> [DESCRIPTION OF THE TASK]
Could you work out the number of lines in the listing that include the word "burst" and reply with that figure alone?

-------- WORKING DATA

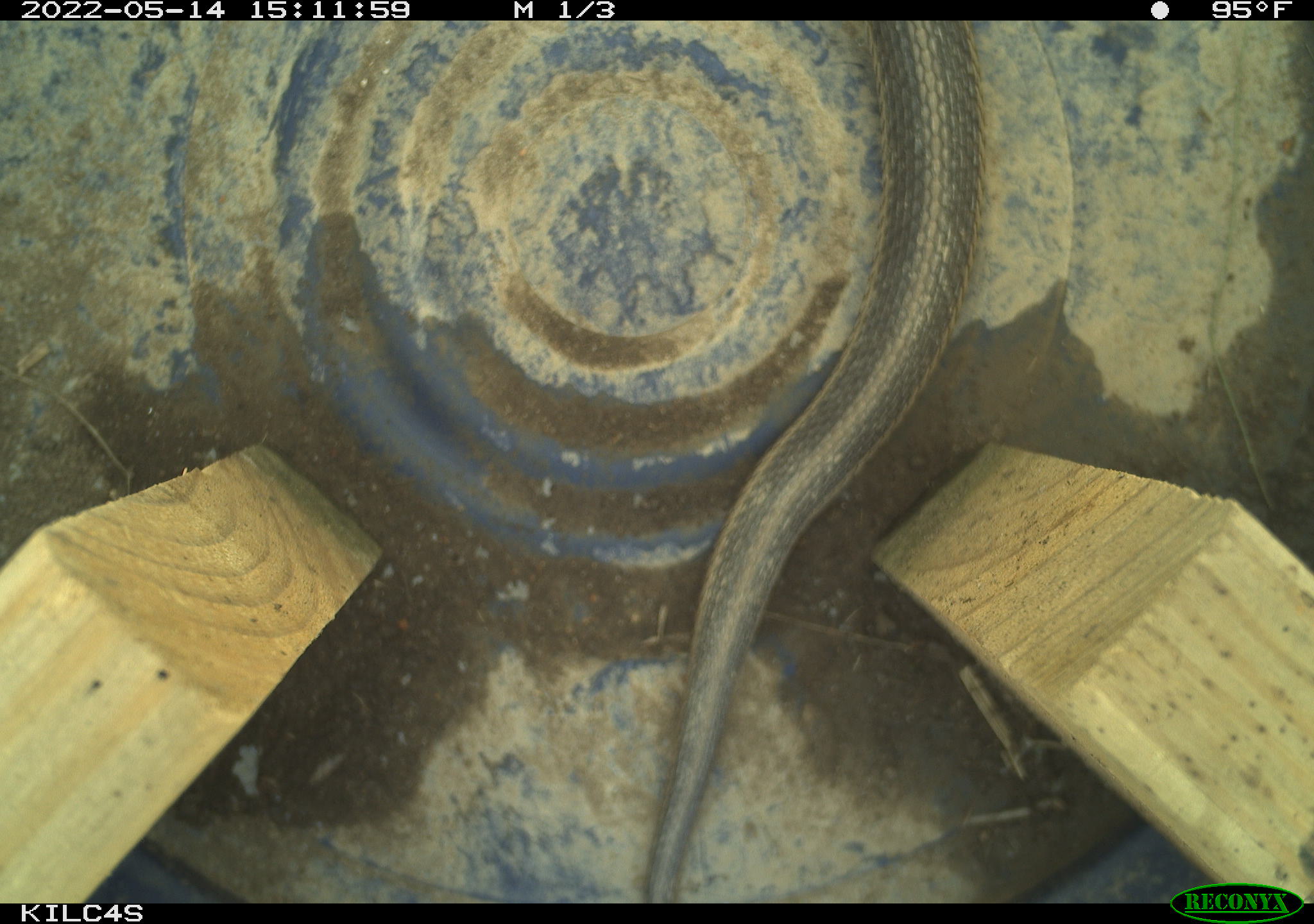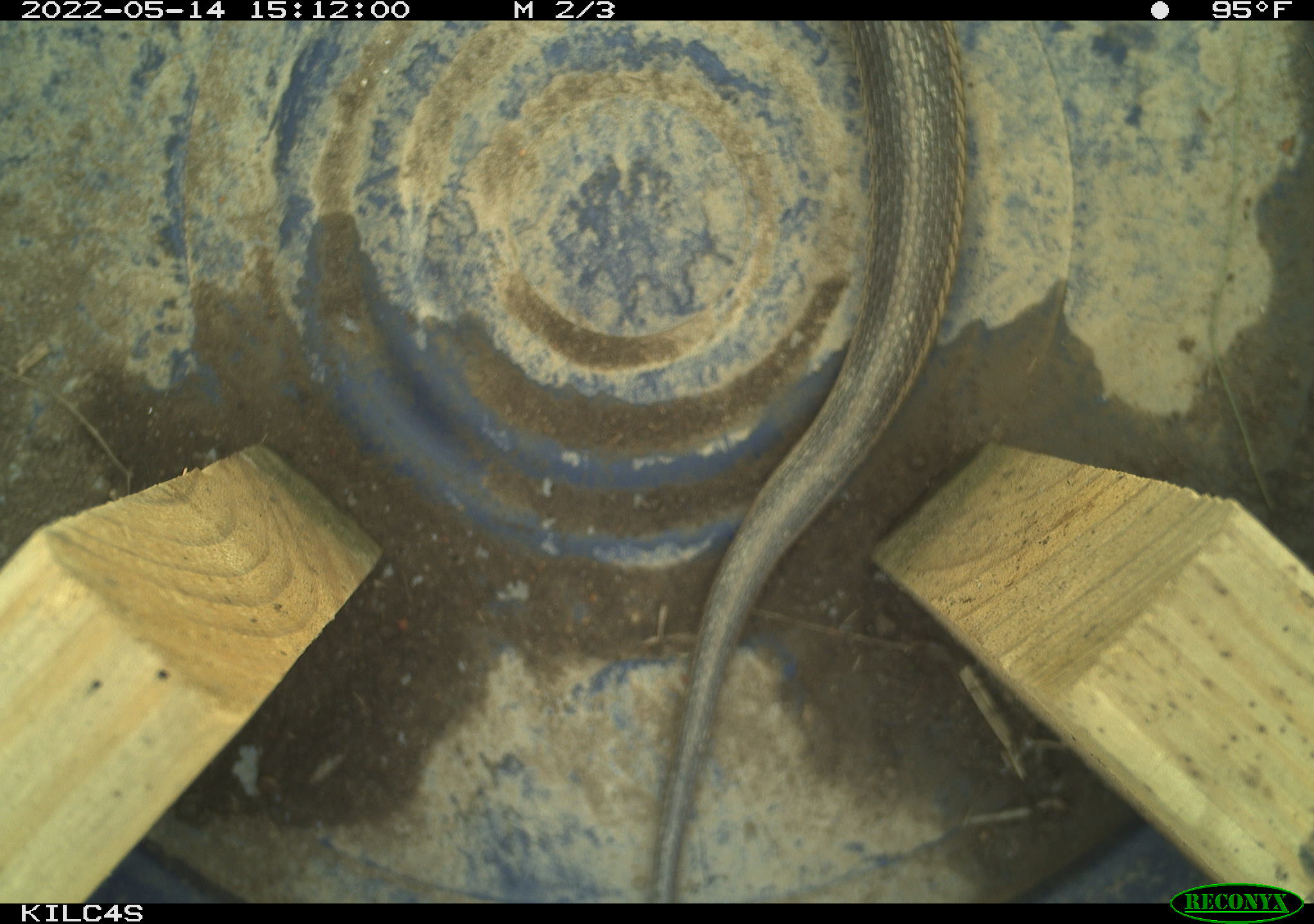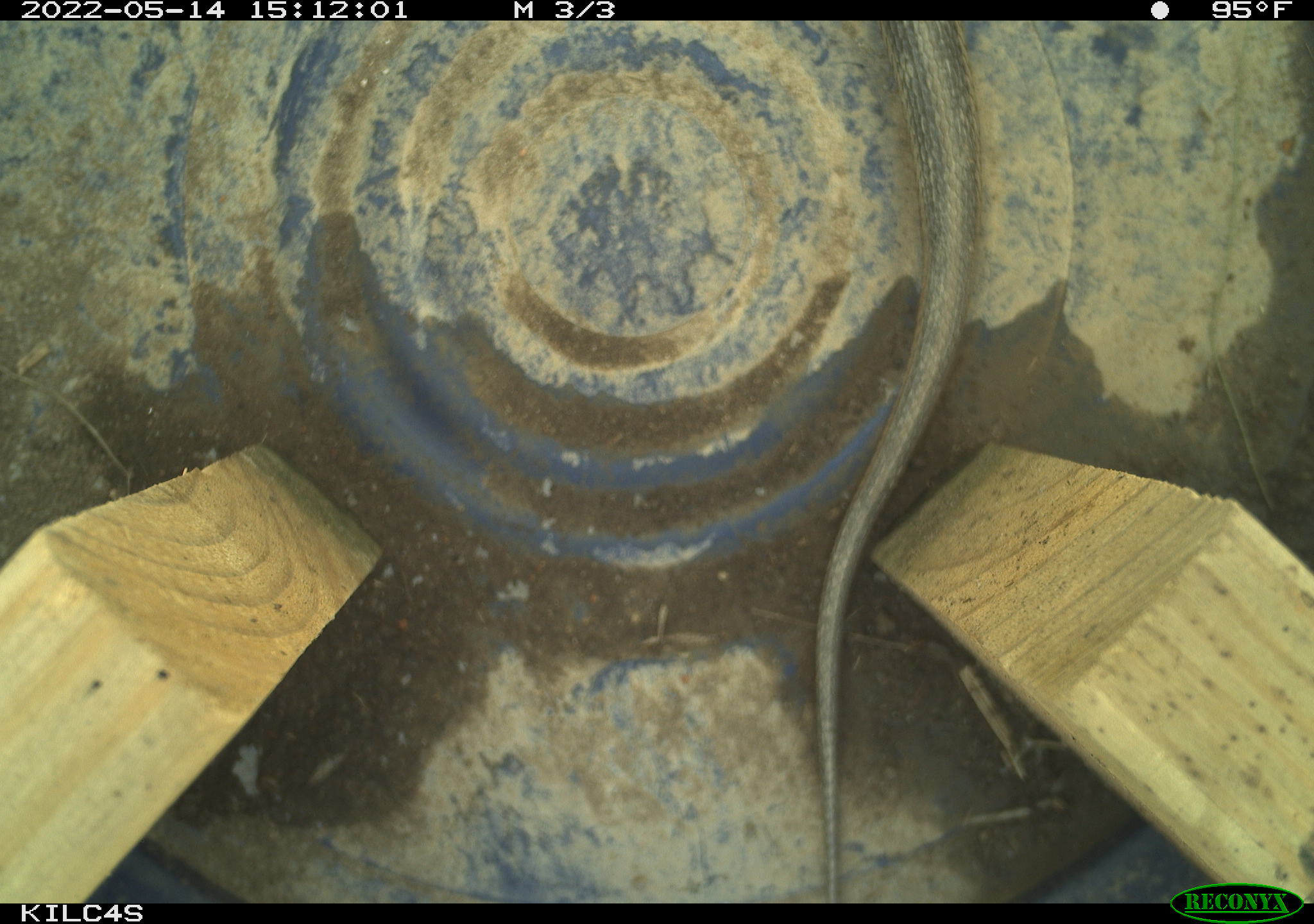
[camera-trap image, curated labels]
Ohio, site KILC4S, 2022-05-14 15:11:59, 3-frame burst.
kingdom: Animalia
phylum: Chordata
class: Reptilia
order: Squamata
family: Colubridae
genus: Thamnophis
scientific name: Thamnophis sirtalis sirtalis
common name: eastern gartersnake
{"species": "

----------------
-------- WORKING DATA

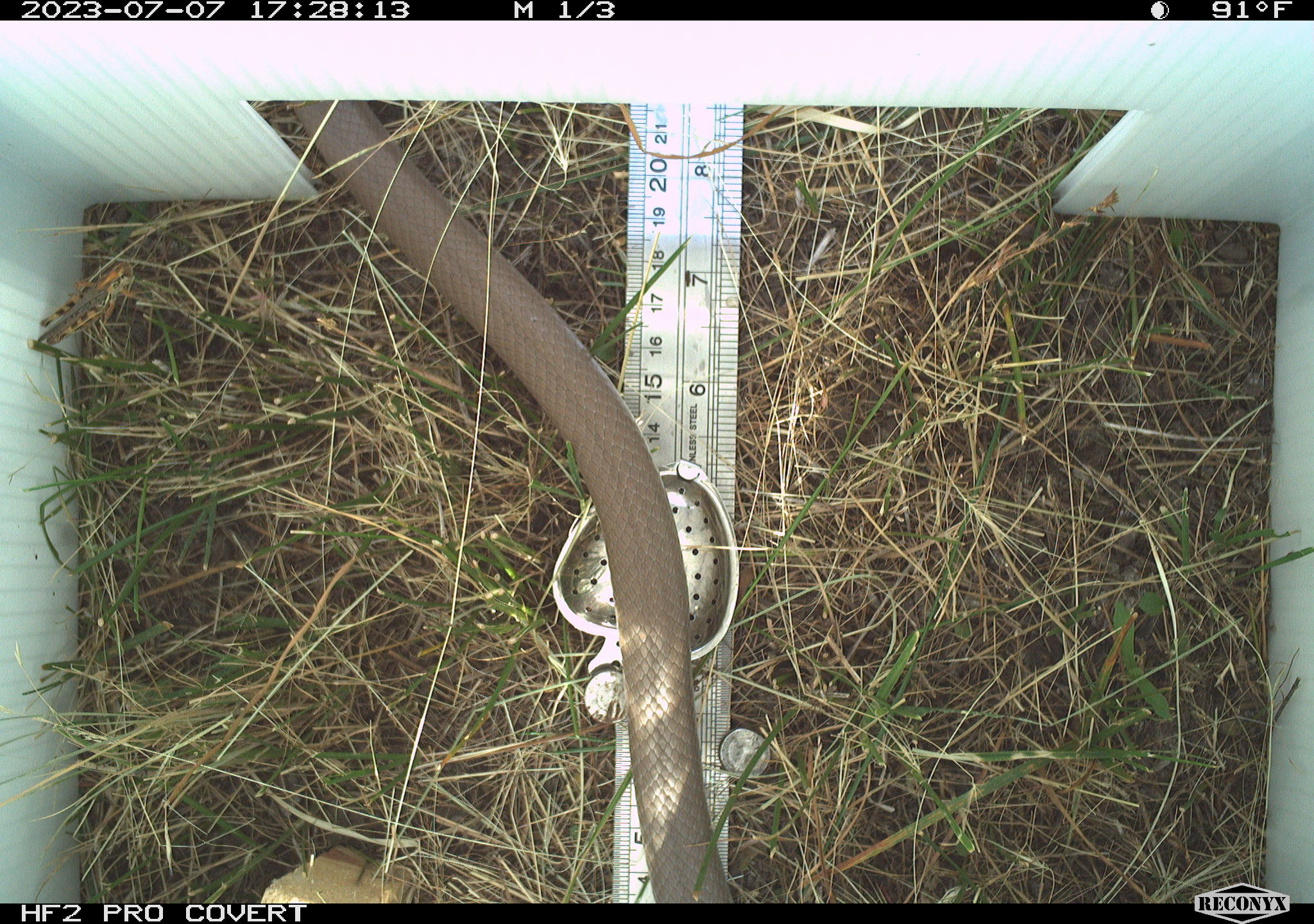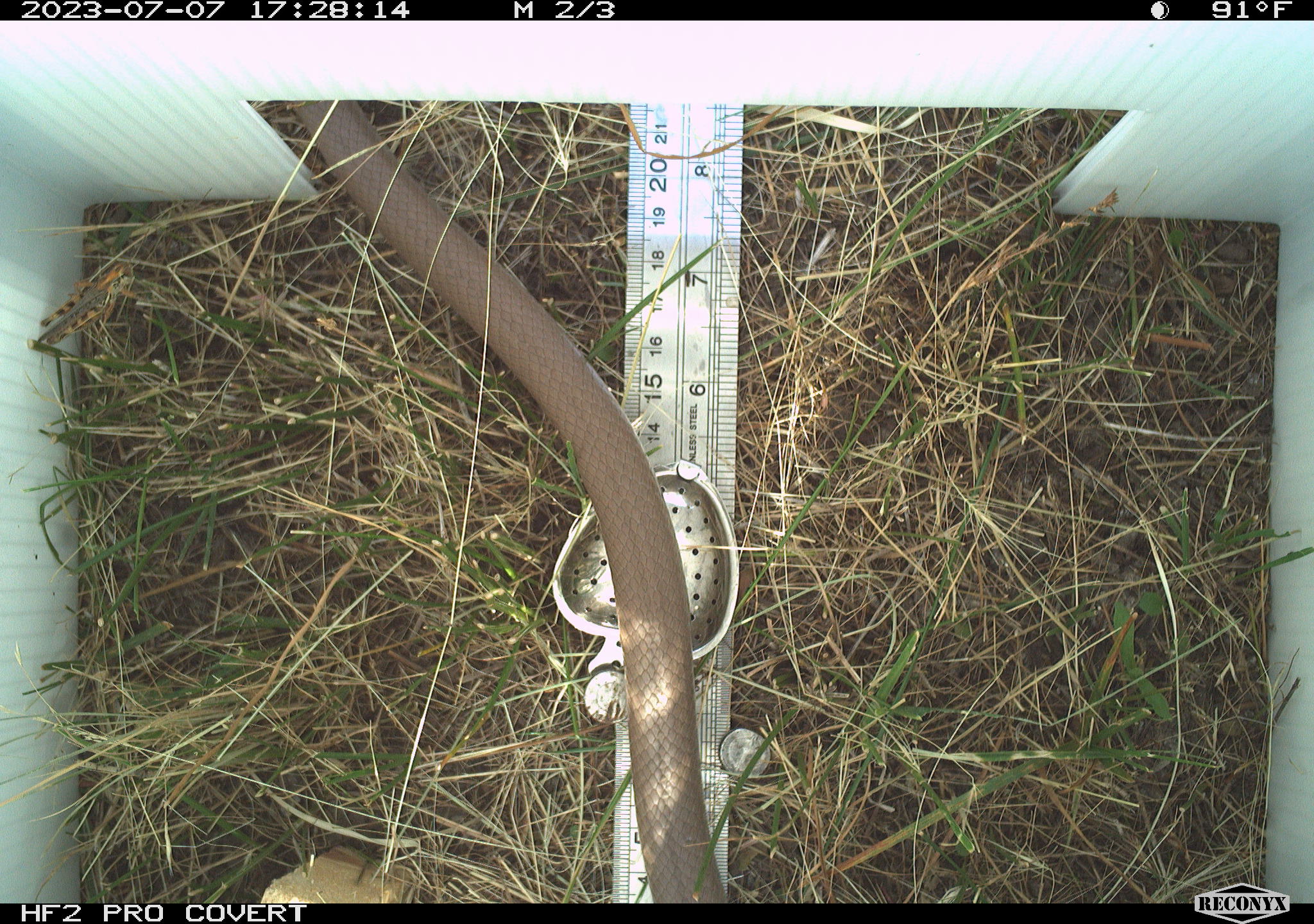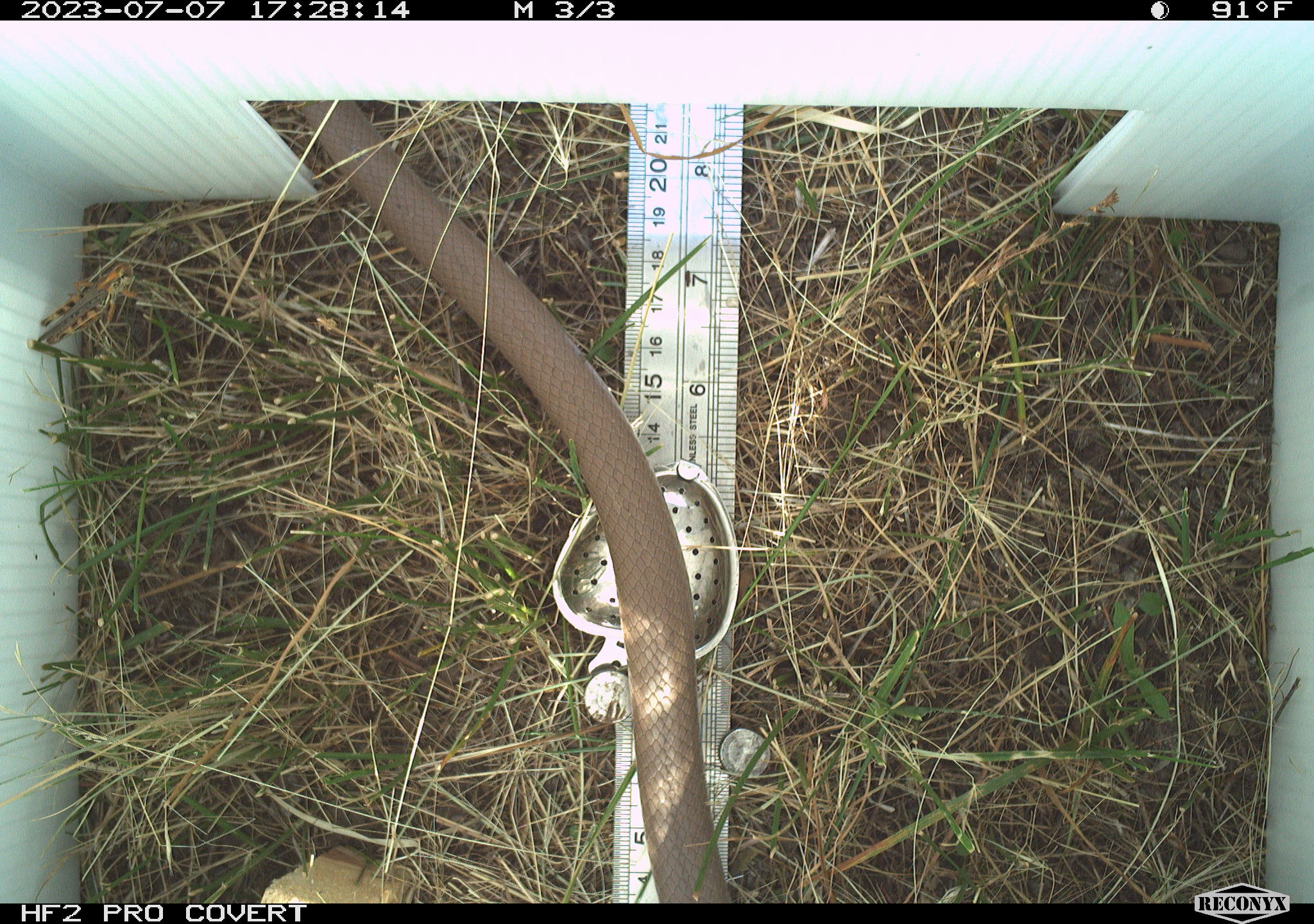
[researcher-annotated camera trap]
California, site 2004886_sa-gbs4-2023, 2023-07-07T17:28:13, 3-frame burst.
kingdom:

----------------

> [TASK SOLUTION]
2